To enable extra monitoring, such as safe points, or different thresholds, use a saved JFR profile in the JDK used, for example saved as mySettings: -XX:StartFlightRecording:settings=mySettings

Events

These JFR events are processed:

  • CPU load
  • Thread count
  • Classes loaded
  • Garbage Collection (GC) events
  • Safe points
  • Memory (heap usage, large allocations)
  • Network read/write
  • Java Monitor waits and enters
  • Native Memory usage
  • Container CPU and Memory (CPU Throttling, Memory request exceeded count)
  • Thread context switch rate

For reference: list of JFR events.

Stack traces

Stack traces for several events are sent to InfluxDB. Via the dashboard you can see the details by clicking in the stacktrace columns.

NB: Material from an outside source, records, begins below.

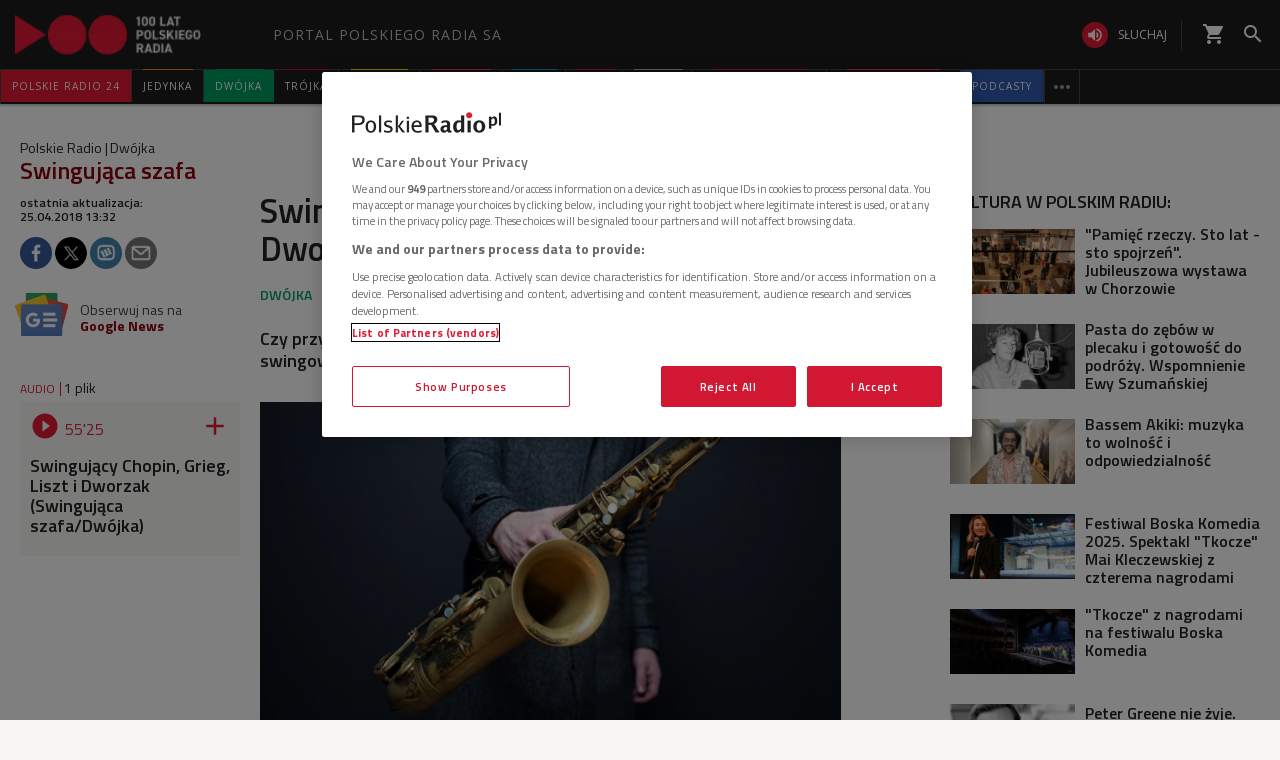

--- FILE ---
content_type: application/javascript
request_url: https://www.polskieradio.pl/scripts/jquery.tabs.js
body_size: 1438
content:
/**
*  Class: $.Tabs
*  Tabs
*/

(function ($) {
    'use strict';

    if ($.isFunction($.fn.Tabs)) {
        return;
    }

    $.widget('pr.Tabs', {
        _version: '1.0.1 Beta',
        options: {
            isMobile: 0,
            countElements: 0,
            nodeElements: null
        },
        state: ({
            _key: 'PR_STATE_TABS',
            _interval: 1,
            _storage: {},
            _prefix: location.pathname,
            init: function () {
                this.clear();
                return this;
            },
            clear: function () {
                var data = $.jStorage.get(this._key) || {},
				    now = new Date(),
				    tmp = {};

                $.each(data, function (key, value) {
                    value.time = new Date(value.time);
                    if (now < value.time) {
                        tmp[key] = value;
                    }
                });

                this._storage = tmp;
                this._save();
            },
            setTab: function (key) {
                var time = new Date();
                time.setHours(time.getHours() + this._interval);
                //time.setMinutes(time.getMinutes() + this._interval);

                this._storage[this._prefix] = { key: key, time: time };
                this._save();
            },
            getTab: function () {
                return !$.isEmptyObject(this._storage[this._prefix]) ? this._storage[this._prefix].key : null;
            },
            _save: function () {
                $.jStorage.set(this._key, this._storage);
            }
        }).init(),
        _create: function () {
            var _this = this;

            this._arrayTabs = {};

            $('a', this.element).filter($.proxy(function (i, e) {
                var uuid = this.uuid + '' + i;

                var self = $(e).data('uuid', uuid),
                    tab = self.data('boxcss'),
                    gsid = self.data('gsid') || 0,
                    obj = $('.' + tab);

                if (this.state.getTab() != null && uuid === this.state.getTab()) {
                    self.addClass('tab-first');
                }

                if (obj.size() > 0) {
                    this._arrayTabs[tab] = obj.hide();

                    if (this.options.nodeElements != '' && this.options.countElements > 0) {
                        var node = $(this.options.nodeElements, obj);
                        if (node.size() > this.options.countElements) {
                            node.eq(Math.abs(this.options.countElements - 1)).nextAll().hide();

                            $('<div/>', { 'class': 'more-down' }).on('click', function (e) {
                                node.show();
                                $(this).remove();
                            }).append('<div><span><span></span><span>więcej</span><span></span></span></div>').appendTo(obj);
                        }
                    }

                    this._trigger('onCreateTab', this, { element: obj, param: gsid });
                    return true;
                }
                return false;

            }, this)).on('click', function (e, first) {
                e.preventDefault();
                e.stopPropagation();

                var self = $(this),
                    parent = self.parent();

                if (parent.is('.active')) {
                    return false;
                }

                if (!first) {
                    _this.state.setTab(self.data('uuid'));
                }

                _this.removeActive();
                _this.hideTabs();

                _this.showTab(self.data('boxcss'));
                _this.addActive(parent);

                _this._trigger('onChangeTab', e, { element: _this._arrayTabs[self.data('boxcss')], param: self.data('gsid') || 0 });

                return false;
            });

            this.removeActive();

            var check = $('.tab-first', this.element);
            if (check.size() > 0) {
                check.removeClass('tab-first').trigger('click', true);
            } else {
                this.showFirstTab();
            }
        },
        hideTabs: function () {
            for (var i in this._arrayTabs) {
                if (this._arrayTabs.hasOwnProperty(i)) {
                    this._arrayTabs[i].hide();
                }
            }
        },
        showTab: function (key) {
            this._arrayTabs[key].show();
        },
        showFirstTab: function () {
            $('.tab:first > a', this.element).trigger('click', true);
        },
        removeActive: function () {
            $('.tab.active', this.element).removeClass('active');
        },
        addActive: function (e) {
            e.addClass('active');
        },
        destroy: function () {
            this.element.empty();
            $.Widget.prototype.destroy.call(this);
        }
    });

})(jQuery);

Example of a big memory allocation stacktrace: stacktrace example 1

Native Memory

To see the native memory usage, enable Native Memory Tracking (NMT) on the process command line by adding:

-XX:NativeMemoryTracking=summary

Dashboard

A Grafana dashboard can be imported to view the JFR metrics.

Import the dashboard in the dashboards directory into Grafana and connect to an InfluxDB datasource that points to the jfr database.

For the dashboards to work, use the following tags:

tag=service/<service>,tag=systemUnderTest/<systemUnderTest>,tag=testEnvironment/<testEnvironment>

For example:

tag=service/afterburner-fe,tag=systemUnderTest/afterburner,tag=testEnvironment/performance-test

These tags are used to select the proper data for the test runs in the dashboard.

For version 0.5.0 and above use dashboard jfr-dashboard-export-share-0.5.json.

Troubleshoot

Use -Dio.perfana.jfr.debug=true to enable debug logging or --debug as argument.

For tracing (more debug logging) use: -Dio.perfana.jfr.trace=true

Debug and tracing will output a lot of data, so only use for troubleshooting.